My 5 year old has been bugging me to see this movie since she saw the preview at Christmas. She LOVES The nightmare before Christmas so I'm sure I'll be taking her to see this when it comes out.


----------



## Mikuto (Oct 30, 2008)

Jesslyn said:


> Yuck


Could be worse. Kids could all be like me and reading Poe and Stephen King before they hit High School.


----------



## chobitz (Nov 25, 2008)

Anniehow said:


> My 5 year old has been bugging me to see this movie since she saw the preview at Christmas. She LOVES The nightmare before Christmas so I'm sure I'll be taking her to see this when it comes out.


Its alot like Corpse Bride or Nightmare Before Christmas. If she can handle those she should be OK. Mind you there are some things that might go over her head(thank god!) like Coraline talking to the spirits of dead children(its implied heavily that 'fake mom' killed them but never says it out and out).

Personally I was seriously traumatized as a kid by watching The Matchstick Girl one Christmas! What depressing holiday show!


----------



## Jesslyn (Oct 29, 2008)

I don't think kids need to be coddled per se. I'm not one of those Moms that think Old Yeller is bad. I was the Mom that got funny looks when I observed that all Disney movies were horror stories (this was back in the 80's).

I guess I don't like the occult aspect; I would rather that the darker elements (death, fear, etc.) be dealt with in a different manner.

BUT I do plan on sampling now.


Mikuto said:


> Could be worse. Kids could all be like me and reading Poe and Stephen King before they hit High School.

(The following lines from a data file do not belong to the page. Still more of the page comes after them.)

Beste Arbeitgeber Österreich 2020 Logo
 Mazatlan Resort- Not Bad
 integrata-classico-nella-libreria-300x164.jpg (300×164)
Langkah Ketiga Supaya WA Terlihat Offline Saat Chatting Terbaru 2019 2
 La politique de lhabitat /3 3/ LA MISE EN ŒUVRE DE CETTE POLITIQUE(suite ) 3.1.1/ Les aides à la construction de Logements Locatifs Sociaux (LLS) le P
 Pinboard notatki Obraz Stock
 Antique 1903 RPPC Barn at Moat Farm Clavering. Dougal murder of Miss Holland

Could be much worse. I was reading Harold Robbins and Jacqueline Susann before HS. (My Mom would die if she knew that )


----------



## nebulinda (Dec 19, 2008)

I thought that the book was amazing. And the movie will have a hard time failing to meet my high expectations. I don't think kids would have a hard time digesting it. It's more creepy than scary, but it has a happy ending.

There's no way the movie won't be a heaping pile of awesome.


----------



## Mikuto (Oct 30, 2008)

Jesslyn said:


> I guess I don't like the occult aspect; I would rather that the darker elements (death, fear, etc.) be dealt with in a different manner.


Keep in mind that most, if not all fairy tales, have occult/dark elements in them, especially the original versions.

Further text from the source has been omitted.